A native of Cleveland, Mullally graduated from Ursuline College in Ohio with a BA in English. She worked with Sam Katz and History Making Productions for the first time in 2015 when she directed three films on Pope Francis' visit to Philadelphia.
The filmmaking team received great cooperation from the Chinese government during their first few trips to China with the Orchestra, but by the time of their final trip in 2019, things were much more tense because of the tariff war initiated by former President Trump. “Arrangements we had made before we left the States all of a sudden got cancelled when the crew was there,” said Mullally. “Things were definitely frosty, and we had to be a lot more careful ...
“We take it for granted here that we can walk out on the street and film shots of daily life — people shopping, playing in a park, hanging out on the river bank. That's not the case in China. Even a Western tourist filming with a Smartphone is stopped and questioned. So it was hard to get footage that showed the lives of the Chinese people.”

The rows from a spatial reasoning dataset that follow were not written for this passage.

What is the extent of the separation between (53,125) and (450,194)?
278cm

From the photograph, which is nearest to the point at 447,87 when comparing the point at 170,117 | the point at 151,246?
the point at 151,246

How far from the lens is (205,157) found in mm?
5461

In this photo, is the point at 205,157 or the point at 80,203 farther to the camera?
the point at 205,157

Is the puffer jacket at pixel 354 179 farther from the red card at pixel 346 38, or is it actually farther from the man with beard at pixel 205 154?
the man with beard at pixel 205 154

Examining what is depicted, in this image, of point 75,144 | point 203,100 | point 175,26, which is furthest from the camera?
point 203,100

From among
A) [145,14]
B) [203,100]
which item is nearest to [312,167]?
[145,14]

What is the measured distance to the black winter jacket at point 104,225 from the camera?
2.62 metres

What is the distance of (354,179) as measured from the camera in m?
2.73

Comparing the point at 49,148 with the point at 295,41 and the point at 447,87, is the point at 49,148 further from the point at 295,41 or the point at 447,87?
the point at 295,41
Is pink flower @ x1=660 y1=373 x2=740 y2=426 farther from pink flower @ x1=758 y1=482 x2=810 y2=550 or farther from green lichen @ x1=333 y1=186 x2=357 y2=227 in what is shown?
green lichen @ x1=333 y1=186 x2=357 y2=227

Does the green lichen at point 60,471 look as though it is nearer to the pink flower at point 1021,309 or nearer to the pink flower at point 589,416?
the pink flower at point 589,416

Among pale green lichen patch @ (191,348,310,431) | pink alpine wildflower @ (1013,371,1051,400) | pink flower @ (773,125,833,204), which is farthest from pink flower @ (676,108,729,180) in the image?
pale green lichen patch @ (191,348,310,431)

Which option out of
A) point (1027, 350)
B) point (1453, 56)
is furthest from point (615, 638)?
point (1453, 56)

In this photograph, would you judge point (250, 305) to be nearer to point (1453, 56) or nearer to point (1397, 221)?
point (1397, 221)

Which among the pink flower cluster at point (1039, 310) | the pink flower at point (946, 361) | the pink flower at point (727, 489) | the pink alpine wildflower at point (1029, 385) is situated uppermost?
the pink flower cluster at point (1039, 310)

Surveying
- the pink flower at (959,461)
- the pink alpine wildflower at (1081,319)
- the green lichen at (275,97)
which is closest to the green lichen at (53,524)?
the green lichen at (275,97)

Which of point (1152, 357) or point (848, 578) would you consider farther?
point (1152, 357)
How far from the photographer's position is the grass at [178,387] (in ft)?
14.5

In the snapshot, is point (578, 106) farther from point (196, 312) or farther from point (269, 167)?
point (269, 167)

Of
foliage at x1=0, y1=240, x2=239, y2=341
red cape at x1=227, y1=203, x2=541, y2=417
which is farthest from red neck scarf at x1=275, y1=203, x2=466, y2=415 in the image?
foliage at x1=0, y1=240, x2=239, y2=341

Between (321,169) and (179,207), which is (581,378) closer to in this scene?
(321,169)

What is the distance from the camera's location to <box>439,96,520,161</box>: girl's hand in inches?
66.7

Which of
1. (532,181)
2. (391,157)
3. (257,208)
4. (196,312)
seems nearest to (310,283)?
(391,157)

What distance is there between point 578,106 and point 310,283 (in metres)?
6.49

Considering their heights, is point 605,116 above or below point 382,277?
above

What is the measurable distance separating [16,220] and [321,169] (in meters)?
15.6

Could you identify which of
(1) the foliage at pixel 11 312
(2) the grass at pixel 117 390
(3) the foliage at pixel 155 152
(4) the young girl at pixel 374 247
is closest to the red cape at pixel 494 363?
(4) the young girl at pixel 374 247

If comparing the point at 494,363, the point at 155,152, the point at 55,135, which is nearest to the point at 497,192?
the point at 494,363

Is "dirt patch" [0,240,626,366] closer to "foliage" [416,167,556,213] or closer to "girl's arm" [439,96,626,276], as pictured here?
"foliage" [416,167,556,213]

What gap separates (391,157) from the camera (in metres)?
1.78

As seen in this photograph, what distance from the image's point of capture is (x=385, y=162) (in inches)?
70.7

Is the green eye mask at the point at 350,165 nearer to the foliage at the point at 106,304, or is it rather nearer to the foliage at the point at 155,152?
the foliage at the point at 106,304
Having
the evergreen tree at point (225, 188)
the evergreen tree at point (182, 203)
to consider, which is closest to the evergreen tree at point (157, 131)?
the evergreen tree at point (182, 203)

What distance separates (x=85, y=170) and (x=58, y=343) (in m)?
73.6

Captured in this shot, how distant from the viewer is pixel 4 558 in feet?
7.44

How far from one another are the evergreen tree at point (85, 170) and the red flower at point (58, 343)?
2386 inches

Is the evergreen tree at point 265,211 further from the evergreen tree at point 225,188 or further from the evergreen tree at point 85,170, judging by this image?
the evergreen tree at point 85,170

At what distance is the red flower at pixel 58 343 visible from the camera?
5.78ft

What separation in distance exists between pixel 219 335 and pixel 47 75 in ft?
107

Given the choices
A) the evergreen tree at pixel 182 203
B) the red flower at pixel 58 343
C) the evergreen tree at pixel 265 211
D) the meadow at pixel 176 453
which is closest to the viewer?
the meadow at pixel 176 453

Another problem is raising the money to make a feature-length film. “Unless you're Ken Burns,” said Mullally, “independent documentary filmmaking is always a dance between what you want and the money it takes to get that. Sometimes projects take a long time because you have to pause production or post-production to raise more money. Occasionally, you get to ... attract the resources you need to do it right. This was one of those projects.”